● **Extract**:

Segment Open

Page: Previous  1, 2

rooots
Status: Interested
Joined: 17 May 2020
Posts: 43
Reply Quote
Um...two questions: first, how does that relate to my initial issue, second, how did you acquire that log?

Could it be that you posted in the wrong thread?! ;-)
Back to top
Mono
Status: Contributor
Joined: 21 Jun 2012
Posts: 115
Reply Quote
Sorry, I meant to post those last 2 replies in another thread.
Back to top
techAdmin
Status: Site Admin
Joined: 26 Sep 2003
Posts: 4128
Location: East Coast, West Coast? I know it's one of them.
Reply Quote
ooots, you appear to be running the new Alder Lake intel cpu, which is certainly going to have issues with in particular the scheduler, this might be of interest to damentz in more ways than he realizes.

Last I saw last week in cpu discussions, linux kernel doesn't have stable support for the new alder lake performance/efficiency core architecture, and sometimes gets confused about which core to assign a process, leading to crashes and failures.

Segment Closed

Annotated photo localization data:
Segment Open

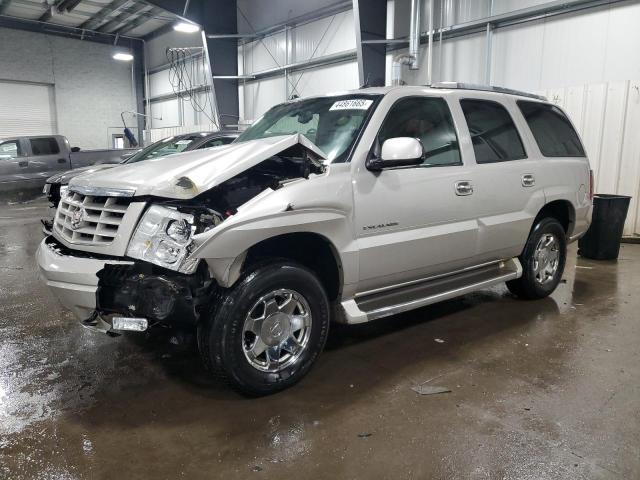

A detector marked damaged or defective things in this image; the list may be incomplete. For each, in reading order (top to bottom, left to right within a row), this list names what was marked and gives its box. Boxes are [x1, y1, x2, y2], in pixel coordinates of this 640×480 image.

crumpled hood [47, 163, 119, 184]
crumpled hood [70, 134, 328, 200]
broken headlight [125, 205, 195, 274]
front end damage [36, 136, 324, 334]
damaged white suv [37, 84, 592, 396]
detached bumper piece [96, 262, 214, 330]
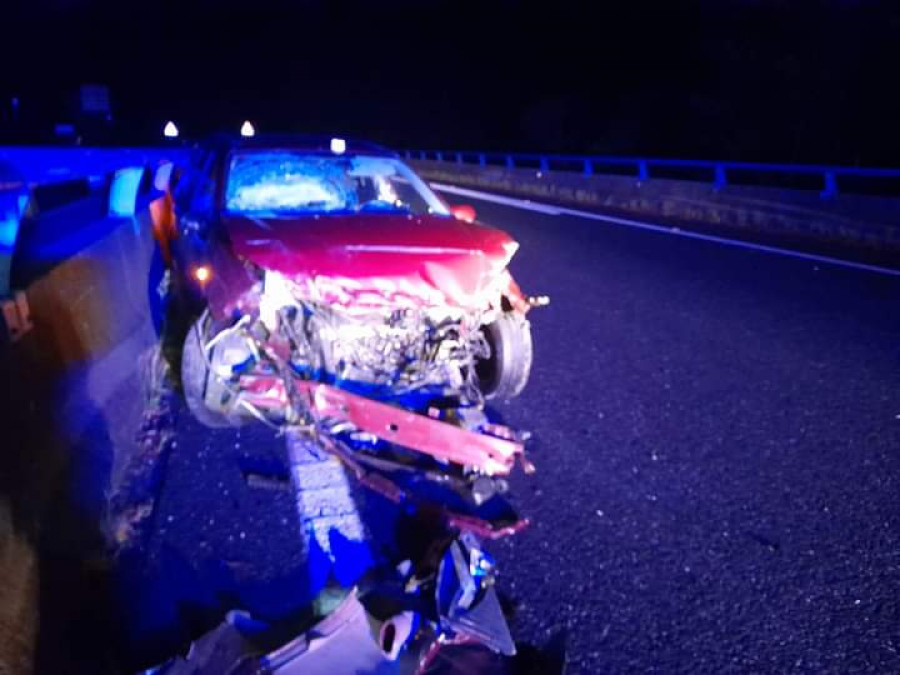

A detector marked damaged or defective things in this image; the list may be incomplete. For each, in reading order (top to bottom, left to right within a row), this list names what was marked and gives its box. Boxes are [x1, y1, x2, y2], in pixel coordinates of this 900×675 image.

crushed hood [224, 213, 516, 310]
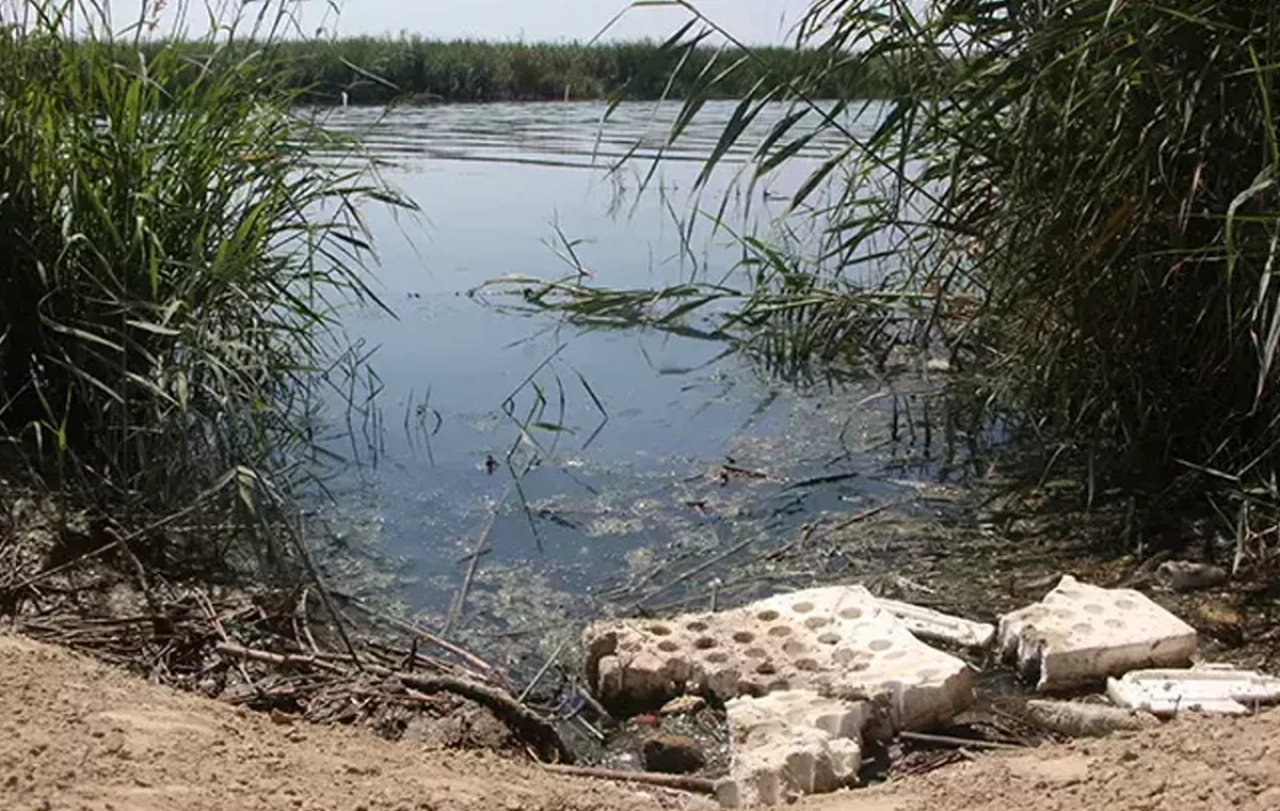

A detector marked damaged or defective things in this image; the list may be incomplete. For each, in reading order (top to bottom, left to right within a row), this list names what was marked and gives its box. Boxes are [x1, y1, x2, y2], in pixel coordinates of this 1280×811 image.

broken concrete chunk [1152, 557, 1228, 590]
broken concrete chunk [586, 583, 972, 731]
broken concrete chunk [875, 596, 993, 647]
broken concrete chunk [993, 575, 1192, 690]
broken concrete chunk [1105, 665, 1280, 711]
broken concrete chunk [1018, 695, 1162, 736]
broken concrete chunk [721, 690, 870, 808]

Segment Closed

● **Task A**:
Give the username of each person who posted in the forum thread.
● **Task B**:
Write the next part of the forum thread about Alder Lake scheduling issues, continuing after its final sentence.

● **Output A**:
rooots
Mono
techAdmin

● **Output B**:
I'm particularly interested in seeing real data from your cpu for current inxi 3.3.09:

You can edit /etc/inxi.conf and set B_ALLOW_UPDATES=true then save it, then run: inxi -U
then inxi -Ca --dbg 39 > cpu-data.txt then use a pastebin like paste.debian.net/ and post the link to that.

note that current inxi doesn't have any of these features or support, and still doesn't have the full fixes for advanced cpu architectures like Alder Lake in place.
Back to top
damentz
Status: Assistant
Joined: 09 Sep 2008
Posts: 1143
Reply Quote
Wow, I didn't even notice until you pointed that out. Yes, it looks like there's a lot of early adopter issues going on here.

There's a lot to say now that I know this:
1) Liquorix is probably not the best kernel to run on Alder Lake at the moment until there's a solution to properly setting affinity and scheduling appropriate tasks on the P and E cores. There's some work in Project-C to implement preferred CPUs based on some dynamic signal or kernel boot parameter, but it's not going to get the affect you're looking for (especially once all your P-cores are utilized).

2) Mainline is not any better and it doesn't seem to know where to schedule cores either

3) You'll probably eventually need to install some type of daemon that uses the signals from "Intel Thread Director" to set CPU affinity. I have no idea if there's anyone working on this.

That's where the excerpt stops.